Our unfortunate experience at Di Di wasn’t an anomaly—on Yelp, reviewers called Salt Bae’s Nusr-Et steak house in Beverly Hills “gimmicky at best” and “all about the hype.” Others complained of Lemay’s Catch’N Ice Cream: “$10 to have someone throw a scoop of ice cream at you?” and “There’s ice cream smeared across the floor.” Doughbrik’s Pizza, a pizza spot on L.A.’s Sunset Boulevard opened by the controversial YouTube star David Dobrik (who has 17.8 million subscribers), has a review that reads, “This is dog water. Mid ass pizza.”

Dylan Lemay tossed many a ball of ice cream at the Catch’N Ice Cream opening celebration, last year.

When dishes are designed to be photogenic, taste often falls by the wayside. But in our photo-saturated age, perhaps diners don’t care. Based on how many followers some of these chefs have, and the long lines formed at their establishments, virality may be enough to buoy a middling menu.

“I think a lot of people who do this to open a restaurant have never worked in a restaurant to understand how tough it is,” says Lee, who has no interest in using his brand to get into the brick-and-mortar business. Working from home as a chefluencer means being paid more than working in a restaurant kitchen and not getting burned out. Plus, Lee and his videographer get to enjoy his creations and the subsequent leftovers for the rest of the week.

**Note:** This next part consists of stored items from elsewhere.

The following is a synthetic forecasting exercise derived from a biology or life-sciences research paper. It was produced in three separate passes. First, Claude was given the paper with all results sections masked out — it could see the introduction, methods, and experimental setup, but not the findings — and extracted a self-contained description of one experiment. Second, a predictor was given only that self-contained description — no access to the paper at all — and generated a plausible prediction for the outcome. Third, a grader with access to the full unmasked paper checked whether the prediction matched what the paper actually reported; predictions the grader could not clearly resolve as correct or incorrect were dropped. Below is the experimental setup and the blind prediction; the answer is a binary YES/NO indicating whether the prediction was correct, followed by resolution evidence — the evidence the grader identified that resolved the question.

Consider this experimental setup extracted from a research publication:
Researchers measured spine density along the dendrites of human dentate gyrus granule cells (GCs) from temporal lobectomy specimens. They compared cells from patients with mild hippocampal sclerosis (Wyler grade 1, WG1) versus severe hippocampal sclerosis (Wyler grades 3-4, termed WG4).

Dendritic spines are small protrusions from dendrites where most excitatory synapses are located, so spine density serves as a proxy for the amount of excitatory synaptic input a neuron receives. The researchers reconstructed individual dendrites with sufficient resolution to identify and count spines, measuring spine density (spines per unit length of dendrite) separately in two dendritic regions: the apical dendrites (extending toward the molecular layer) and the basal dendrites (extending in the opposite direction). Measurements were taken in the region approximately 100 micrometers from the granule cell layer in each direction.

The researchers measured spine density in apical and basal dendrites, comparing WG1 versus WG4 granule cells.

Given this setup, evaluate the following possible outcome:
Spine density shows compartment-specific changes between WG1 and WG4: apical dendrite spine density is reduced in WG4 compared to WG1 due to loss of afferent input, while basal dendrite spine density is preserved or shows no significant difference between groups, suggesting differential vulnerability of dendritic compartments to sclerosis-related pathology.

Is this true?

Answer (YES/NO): NO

Like Lee, there are food-content creators out there who are committed to great taste. My recent attempt at making one chefluencer’s spicy-tofu recipe was a hit at a dinner party. And in general, food-based videos can be a democratic educational tool for those who otherwise wouldn’t have access to Michelin chefs or professional cooks.

Just beware of anyone peddling a $65 pho in a space designed for the ’Gram.